We have an onboard Intel NIC, but experienced some strange problem. From time to time, the interface lost network connectivity. No ping, nor any network traffic to or passing the interface. System shows the interface is up, switch shows the port is alive and up. Only rebooting can bring the interface back again.  

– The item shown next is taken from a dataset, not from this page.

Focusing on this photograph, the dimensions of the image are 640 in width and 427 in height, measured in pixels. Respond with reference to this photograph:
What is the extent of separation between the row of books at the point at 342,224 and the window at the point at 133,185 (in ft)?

So we are looking for putting in another NIC card. Any suggestions are appreciated.


----------



## DutchDaemon (Nov 20, 2013)

I'd say the Intel PRO/1000 NICs are pretty much unbeatable at this point.


----------



## wblock@ (Nov 20, 2013)

Intel is probably the best card, and the best supported.  There are various differing versions.  Broadcom cards are not bad, and now Broadcom is contributing to the FreeBSD drivers.  Down the line are the ubiquitous re(4) Realtek cards, which generally work acceptably well.  Other brands are less common, but I've used the Atheros gigabit cards on a couple of FreeBSD machines.


----------



## neel (Nov 20, 2013)

Like @DutchDaemon and @wblock@ said, I'd go with the Intel NICs if you care about quality. But first, try unplugging your computer and then plugging it back in. This may fix your problem. Although I have a motherboard with a Realtek chip, this may work on Intel NICs also.


----------



## User23 (Nov 21, 2013)

Intel ^^'


----------



## phoenix (Nov 23, 2013)

Intel PRO/1000 NICs have been discontinued.  These used em(4) or igb(4) drivers depending on the specific model number/revision of the chipset.

Intel i350 NICs have replaced them.  These use only the igb(4) driver.


----------